なお、歩道通行自体の是非については、63条の4第1項3号「車道又は交通の状況に照らして当該普通自転車の通行の安全を確保するため当該普通自転車が歩道を通行することがやむを得ないと認められるとき」がある以上、それが問題になることはないかと。
歩道には逆走という概念もありませんし。
「かもしれない運転」という言葉がありますが、要はかもしれない運転って予見可能性のこと。
法律上、予見可能な事故は回避する義務がありますが、「狭い歩道上ですれ違いしたら衝突するかもしれない」→「一時停止しよう」だし、「狭い歩道上ですれ違いしようとする自転車が転倒し車道に転落するかもしれない」→「減速して警戒しよう」になる。
道路交通法上の義務以上にかもしれない運転が重視される理由は、法律がそうなっているからなのですが、かもしれない運転にも限界はある。
その限界を決めるのが信頼の原則。
そして注意しすぎるに越したことはないですが、この事故については詳しい位置関係がわからない限り、トラックに回避可能性があったのかは全くわかりません。
2011年頃からクロスバイクやロードバイクにはまった男子です。今乗っているのはLOOK765。
ひょんなことから訴訟を経験し(本人訴訟)、法律の勉強をする中で道路交通法にやたら詳しくなりました。なので自転車と関係がない道路交通法の解説もしています。なるべく判例や解説書などの見解を取り上げるようにしてます。

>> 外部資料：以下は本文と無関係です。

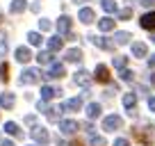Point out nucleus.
I'll use <instances>...</instances> for the list:
<instances>
[{
  "label": "nucleus",
  "instance_id": "obj_1",
  "mask_svg": "<svg viewBox=\"0 0 155 146\" xmlns=\"http://www.w3.org/2000/svg\"><path fill=\"white\" fill-rule=\"evenodd\" d=\"M121 126H123V119L119 117V114H110V117L103 119V130H105V132H114V130H119Z\"/></svg>",
  "mask_w": 155,
  "mask_h": 146
},
{
  "label": "nucleus",
  "instance_id": "obj_2",
  "mask_svg": "<svg viewBox=\"0 0 155 146\" xmlns=\"http://www.w3.org/2000/svg\"><path fill=\"white\" fill-rule=\"evenodd\" d=\"M39 80H41L39 68H25V71L21 73V85H37Z\"/></svg>",
  "mask_w": 155,
  "mask_h": 146
},
{
  "label": "nucleus",
  "instance_id": "obj_3",
  "mask_svg": "<svg viewBox=\"0 0 155 146\" xmlns=\"http://www.w3.org/2000/svg\"><path fill=\"white\" fill-rule=\"evenodd\" d=\"M135 137L144 144H150L153 141V128L150 126H144V128H135Z\"/></svg>",
  "mask_w": 155,
  "mask_h": 146
},
{
  "label": "nucleus",
  "instance_id": "obj_4",
  "mask_svg": "<svg viewBox=\"0 0 155 146\" xmlns=\"http://www.w3.org/2000/svg\"><path fill=\"white\" fill-rule=\"evenodd\" d=\"M62 75H64V64H59V62H55V59H53V62H50V68H48V73H46V75H44V78H53V80H57V78H62Z\"/></svg>",
  "mask_w": 155,
  "mask_h": 146
},
{
  "label": "nucleus",
  "instance_id": "obj_5",
  "mask_svg": "<svg viewBox=\"0 0 155 146\" xmlns=\"http://www.w3.org/2000/svg\"><path fill=\"white\" fill-rule=\"evenodd\" d=\"M59 130H62L64 135H75L78 132V121H73V119H62V121H59Z\"/></svg>",
  "mask_w": 155,
  "mask_h": 146
},
{
  "label": "nucleus",
  "instance_id": "obj_6",
  "mask_svg": "<svg viewBox=\"0 0 155 146\" xmlns=\"http://www.w3.org/2000/svg\"><path fill=\"white\" fill-rule=\"evenodd\" d=\"M32 139L37 141V144H48L50 135H48L46 128H34V130H32Z\"/></svg>",
  "mask_w": 155,
  "mask_h": 146
},
{
  "label": "nucleus",
  "instance_id": "obj_7",
  "mask_svg": "<svg viewBox=\"0 0 155 146\" xmlns=\"http://www.w3.org/2000/svg\"><path fill=\"white\" fill-rule=\"evenodd\" d=\"M71 25H73L71 16H62V18L57 21V32H59V37H62V34H68V32H71Z\"/></svg>",
  "mask_w": 155,
  "mask_h": 146
},
{
  "label": "nucleus",
  "instance_id": "obj_8",
  "mask_svg": "<svg viewBox=\"0 0 155 146\" xmlns=\"http://www.w3.org/2000/svg\"><path fill=\"white\" fill-rule=\"evenodd\" d=\"M94 78H96L98 82H107V80H110V68H107L105 64H98L96 71H94Z\"/></svg>",
  "mask_w": 155,
  "mask_h": 146
},
{
  "label": "nucleus",
  "instance_id": "obj_9",
  "mask_svg": "<svg viewBox=\"0 0 155 146\" xmlns=\"http://www.w3.org/2000/svg\"><path fill=\"white\" fill-rule=\"evenodd\" d=\"M139 25L144 30H155V12H148V14H144L139 18Z\"/></svg>",
  "mask_w": 155,
  "mask_h": 146
},
{
  "label": "nucleus",
  "instance_id": "obj_10",
  "mask_svg": "<svg viewBox=\"0 0 155 146\" xmlns=\"http://www.w3.org/2000/svg\"><path fill=\"white\" fill-rule=\"evenodd\" d=\"M91 39V44L94 46H98V48H103V50H114V41H107V39H103V37H89Z\"/></svg>",
  "mask_w": 155,
  "mask_h": 146
},
{
  "label": "nucleus",
  "instance_id": "obj_11",
  "mask_svg": "<svg viewBox=\"0 0 155 146\" xmlns=\"http://www.w3.org/2000/svg\"><path fill=\"white\" fill-rule=\"evenodd\" d=\"M78 18L82 21L84 25H89V23H94L96 14H94V9H89V7H82V9H80V14H78Z\"/></svg>",
  "mask_w": 155,
  "mask_h": 146
},
{
  "label": "nucleus",
  "instance_id": "obj_12",
  "mask_svg": "<svg viewBox=\"0 0 155 146\" xmlns=\"http://www.w3.org/2000/svg\"><path fill=\"white\" fill-rule=\"evenodd\" d=\"M14 94H9V91H5V94H0V107L2 110H12L14 107Z\"/></svg>",
  "mask_w": 155,
  "mask_h": 146
},
{
  "label": "nucleus",
  "instance_id": "obj_13",
  "mask_svg": "<svg viewBox=\"0 0 155 146\" xmlns=\"http://www.w3.org/2000/svg\"><path fill=\"white\" fill-rule=\"evenodd\" d=\"M73 80H75V85H80V87H89V82H91V78H89V73L84 71V68H80Z\"/></svg>",
  "mask_w": 155,
  "mask_h": 146
},
{
  "label": "nucleus",
  "instance_id": "obj_14",
  "mask_svg": "<svg viewBox=\"0 0 155 146\" xmlns=\"http://www.w3.org/2000/svg\"><path fill=\"white\" fill-rule=\"evenodd\" d=\"M135 105H137V96H135V94H123V107H126L130 114H135V112H132Z\"/></svg>",
  "mask_w": 155,
  "mask_h": 146
},
{
  "label": "nucleus",
  "instance_id": "obj_15",
  "mask_svg": "<svg viewBox=\"0 0 155 146\" xmlns=\"http://www.w3.org/2000/svg\"><path fill=\"white\" fill-rule=\"evenodd\" d=\"M62 46H64V39L59 37V34L48 39V50H50V53H57V50H62Z\"/></svg>",
  "mask_w": 155,
  "mask_h": 146
},
{
  "label": "nucleus",
  "instance_id": "obj_16",
  "mask_svg": "<svg viewBox=\"0 0 155 146\" xmlns=\"http://www.w3.org/2000/svg\"><path fill=\"white\" fill-rule=\"evenodd\" d=\"M59 89H55V87H50V85H44L41 87V96H44V101H50V98H55V96H59Z\"/></svg>",
  "mask_w": 155,
  "mask_h": 146
},
{
  "label": "nucleus",
  "instance_id": "obj_17",
  "mask_svg": "<svg viewBox=\"0 0 155 146\" xmlns=\"http://www.w3.org/2000/svg\"><path fill=\"white\" fill-rule=\"evenodd\" d=\"M80 107H82V98H68V101L62 105V110H71V112H78Z\"/></svg>",
  "mask_w": 155,
  "mask_h": 146
},
{
  "label": "nucleus",
  "instance_id": "obj_18",
  "mask_svg": "<svg viewBox=\"0 0 155 146\" xmlns=\"http://www.w3.org/2000/svg\"><path fill=\"white\" fill-rule=\"evenodd\" d=\"M66 62L80 64V62H82V50H78V48H71V50L66 53Z\"/></svg>",
  "mask_w": 155,
  "mask_h": 146
},
{
  "label": "nucleus",
  "instance_id": "obj_19",
  "mask_svg": "<svg viewBox=\"0 0 155 146\" xmlns=\"http://www.w3.org/2000/svg\"><path fill=\"white\" fill-rule=\"evenodd\" d=\"M146 53H148L146 44H141V41H135V44H132V55H135V57H146Z\"/></svg>",
  "mask_w": 155,
  "mask_h": 146
},
{
  "label": "nucleus",
  "instance_id": "obj_20",
  "mask_svg": "<svg viewBox=\"0 0 155 146\" xmlns=\"http://www.w3.org/2000/svg\"><path fill=\"white\" fill-rule=\"evenodd\" d=\"M16 59H18L21 64H25V62H30V59H32V53H30L28 48H23V46H21V48H16Z\"/></svg>",
  "mask_w": 155,
  "mask_h": 146
},
{
  "label": "nucleus",
  "instance_id": "obj_21",
  "mask_svg": "<svg viewBox=\"0 0 155 146\" xmlns=\"http://www.w3.org/2000/svg\"><path fill=\"white\" fill-rule=\"evenodd\" d=\"M5 132H9L12 137H23V132H21V128L16 126L14 121H7V123H5Z\"/></svg>",
  "mask_w": 155,
  "mask_h": 146
},
{
  "label": "nucleus",
  "instance_id": "obj_22",
  "mask_svg": "<svg viewBox=\"0 0 155 146\" xmlns=\"http://www.w3.org/2000/svg\"><path fill=\"white\" fill-rule=\"evenodd\" d=\"M98 28H101V32H110V30H114V21L110 16H105V18L98 21Z\"/></svg>",
  "mask_w": 155,
  "mask_h": 146
},
{
  "label": "nucleus",
  "instance_id": "obj_23",
  "mask_svg": "<svg viewBox=\"0 0 155 146\" xmlns=\"http://www.w3.org/2000/svg\"><path fill=\"white\" fill-rule=\"evenodd\" d=\"M101 112H103V110H101V105H98V103L87 105V117H89V119H98V117H101Z\"/></svg>",
  "mask_w": 155,
  "mask_h": 146
},
{
  "label": "nucleus",
  "instance_id": "obj_24",
  "mask_svg": "<svg viewBox=\"0 0 155 146\" xmlns=\"http://www.w3.org/2000/svg\"><path fill=\"white\" fill-rule=\"evenodd\" d=\"M132 37H130V32H116L114 34V44L116 46H123V44H128Z\"/></svg>",
  "mask_w": 155,
  "mask_h": 146
},
{
  "label": "nucleus",
  "instance_id": "obj_25",
  "mask_svg": "<svg viewBox=\"0 0 155 146\" xmlns=\"http://www.w3.org/2000/svg\"><path fill=\"white\" fill-rule=\"evenodd\" d=\"M59 112H62V105H59V107H50V105H48V110H46V117H48L50 121H57V119H59Z\"/></svg>",
  "mask_w": 155,
  "mask_h": 146
},
{
  "label": "nucleus",
  "instance_id": "obj_26",
  "mask_svg": "<svg viewBox=\"0 0 155 146\" xmlns=\"http://www.w3.org/2000/svg\"><path fill=\"white\" fill-rule=\"evenodd\" d=\"M25 7H28V5H25V0H14L9 9H12V14H21V12H25Z\"/></svg>",
  "mask_w": 155,
  "mask_h": 146
},
{
  "label": "nucleus",
  "instance_id": "obj_27",
  "mask_svg": "<svg viewBox=\"0 0 155 146\" xmlns=\"http://www.w3.org/2000/svg\"><path fill=\"white\" fill-rule=\"evenodd\" d=\"M28 41L32 46H41V41H44V39H41V34H39V32H30L28 34Z\"/></svg>",
  "mask_w": 155,
  "mask_h": 146
},
{
  "label": "nucleus",
  "instance_id": "obj_28",
  "mask_svg": "<svg viewBox=\"0 0 155 146\" xmlns=\"http://www.w3.org/2000/svg\"><path fill=\"white\" fill-rule=\"evenodd\" d=\"M101 7L105 12H110V14H112V12H116V2H114V0H101Z\"/></svg>",
  "mask_w": 155,
  "mask_h": 146
},
{
  "label": "nucleus",
  "instance_id": "obj_29",
  "mask_svg": "<svg viewBox=\"0 0 155 146\" xmlns=\"http://www.w3.org/2000/svg\"><path fill=\"white\" fill-rule=\"evenodd\" d=\"M37 62H39V64H50V62H53V55L44 50V53H39V55H37Z\"/></svg>",
  "mask_w": 155,
  "mask_h": 146
},
{
  "label": "nucleus",
  "instance_id": "obj_30",
  "mask_svg": "<svg viewBox=\"0 0 155 146\" xmlns=\"http://www.w3.org/2000/svg\"><path fill=\"white\" fill-rule=\"evenodd\" d=\"M7 73H9V64L2 62V64H0V80H2V82H7V78H9Z\"/></svg>",
  "mask_w": 155,
  "mask_h": 146
},
{
  "label": "nucleus",
  "instance_id": "obj_31",
  "mask_svg": "<svg viewBox=\"0 0 155 146\" xmlns=\"http://www.w3.org/2000/svg\"><path fill=\"white\" fill-rule=\"evenodd\" d=\"M0 55H7V34L0 32Z\"/></svg>",
  "mask_w": 155,
  "mask_h": 146
},
{
  "label": "nucleus",
  "instance_id": "obj_32",
  "mask_svg": "<svg viewBox=\"0 0 155 146\" xmlns=\"http://www.w3.org/2000/svg\"><path fill=\"white\" fill-rule=\"evenodd\" d=\"M132 78H135V73L128 71V68H121V80H126V82H132Z\"/></svg>",
  "mask_w": 155,
  "mask_h": 146
},
{
  "label": "nucleus",
  "instance_id": "obj_33",
  "mask_svg": "<svg viewBox=\"0 0 155 146\" xmlns=\"http://www.w3.org/2000/svg\"><path fill=\"white\" fill-rule=\"evenodd\" d=\"M126 64H128V57H114V66L116 68H126Z\"/></svg>",
  "mask_w": 155,
  "mask_h": 146
},
{
  "label": "nucleus",
  "instance_id": "obj_34",
  "mask_svg": "<svg viewBox=\"0 0 155 146\" xmlns=\"http://www.w3.org/2000/svg\"><path fill=\"white\" fill-rule=\"evenodd\" d=\"M91 146H107V141H105V137H96L94 135L91 137Z\"/></svg>",
  "mask_w": 155,
  "mask_h": 146
},
{
  "label": "nucleus",
  "instance_id": "obj_35",
  "mask_svg": "<svg viewBox=\"0 0 155 146\" xmlns=\"http://www.w3.org/2000/svg\"><path fill=\"white\" fill-rule=\"evenodd\" d=\"M130 16H132V9H130V7H126V9H121V12H119V18H121V21L130 18Z\"/></svg>",
  "mask_w": 155,
  "mask_h": 146
},
{
  "label": "nucleus",
  "instance_id": "obj_36",
  "mask_svg": "<svg viewBox=\"0 0 155 146\" xmlns=\"http://www.w3.org/2000/svg\"><path fill=\"white\" fill-rule=\"evenodd\" d=\"M39 28L44 30V32H46V30H50V21L48 18H41V21H39Z\"/></svg>",
  "mask_w": 155,
  "mask_h": 146
},
{
  "label": "nucleus",
  "instance_id": "obj_37",
  "mask_svg": "<svg viewBox=\"0 0 155 146\" xmlns=\"http://www.w3.org/2000/svg\"><path fill=\"white\" fill-rule=\"evenodd\" d=\"M114 146H130V141H128V139H123V137H119V139L114 141Z\"/></svg>",
  "mask_w": 155,
  "mask_h": 146
},
{
  "label": "nucleus",
  "instance_id": "obj_38",
  "mask_svg": "<svg viewBox=\"0 0 155 146\" xmlns=\"http://www.w3.org/2000/svg\"><path fill=\"white\" fill-rule=\"evenodd\" d=\"M25 123H30V126H34V123H37V117H34V114H28V117H25Z\"/></svg>",
  "mask_w": 155,
  "mask_h": 146
},
{
  "label": "nucleus",
  "instance_id": "obj_39",
  "mask_svg": "<svg viewBox=\"0 0 155 146\" xmlns=\"http://www.w3.org/2000/svg\"><path fill=\"white\" fill-rule=\"evenodd\" d=\"M141 5H144V7H153L155 0H141Z\"/></svg>",
  "mask_w": 155,
  "mask_h": 146
},
{
  "label": "nucleus",
  "instance_id": "obj_40",
  "mask_svg": "<svg viewBox=\"0 0 155 146\" xmlns=\"http://www.w3.org/2000/svg\"><path fill=\"white\" fill-rule=\"evenodd\" d=\"M148 107H150V112H155V98H148Z\"/></svg>",
  "mask_w": 155,
  "mask_h": 146
},
{
  "label": "nucleus",
  "instance_id": "obj_41",
  "mask_svg": "<svg viewBox=\"0 0 155 146\" xmlns=\"http://www.w3.org/2000/svg\"><path fill=\"white\" fill-rule=\"evenodd\" d=\"M148 64H150V68H155V55H150V59H148Z\"/></svg>",
  "mask_w": 155,
  "mask_h": 146
},
{
  "label": "nucleus",
  "instance_id": "obj_42",
  "mask_svg": "<svg viewBox=\"0 0 155 146\" xmlns=\"http://www.w3.org/2000/svg\"><path fill=\"white\" fill-rule=\"evenodd\" d=\"M0 146H14V141H0Z\"/></svg>",
  "mask_w": 155,
  "mask_h": 146
},
{
  "label": "nucleus",
  "instance_id": "obj_43",
  "mask_svg": "<svg viewBox=\"0 0 155 146\" xmlns=\"http://www.w3.org/2000/svg\"><path fill=\"white\" fill-rule=\"evenodd\" d=\"M150 85H153V87H155V73H153V75H150Z\"/></svg>",
  "mask_w": 155,
  "mask_h": 146
},
{
  "label": "nucleus",
  "instance_id": "obj_44",
  "mask_svg": "<svg viewBox=\"0 0 155 146\" xmlns=\"http://www.w3.org/2000/svg\"><path fill=\"white\" fill-rule=\"evenodd\" d=\"M150 41H153V44H155V32H153V34H150Z\"/></svg>",
  "mask_w": 155,
  "mask_h": 146
},
{
  "label": "nucleus",
  "instance_id": "obj_45",
  "mask_svg": "<svg viewBox=\"0 0 155 146\" xmlns=\"http://www.w3.org/2000/svg\"><path fill=\"white\" fill-rule=\"evenodd\" d=\"M73 2H84V0H73Z\"/></svg>",
  "mask_w": 155,
  "mask_h": 146
},
{
  "label": "nucleus",
  "instance_id": "obj_46",
  "mask_svg": "<svg viewBox=\"0 0 155 146\" xmlns=\"http://www.w3.org/2000/svg\"><path fill=\"white\" fill-rule=\"evenodd\" d=\"M0 23H2V14H0Z\"/></svg>",
  "mask_w": 155,
  "mask_h": 146
}]
</instances>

現在はちょっと体調不良につき、自転車はお休み中。本当は輪行が好きなのですが。ロードバイクのみならずツーリングバイクにも興味あり。



コメント
偏見かも知れませんが、学生とか平気で車道に飛び出してくるので、柵などが無ければ、ついつい歩道からは距離を置いてしまいますね。
コメントありがとうございます。
その感覚が必要なんですよ。
無駄に信用していいことはない。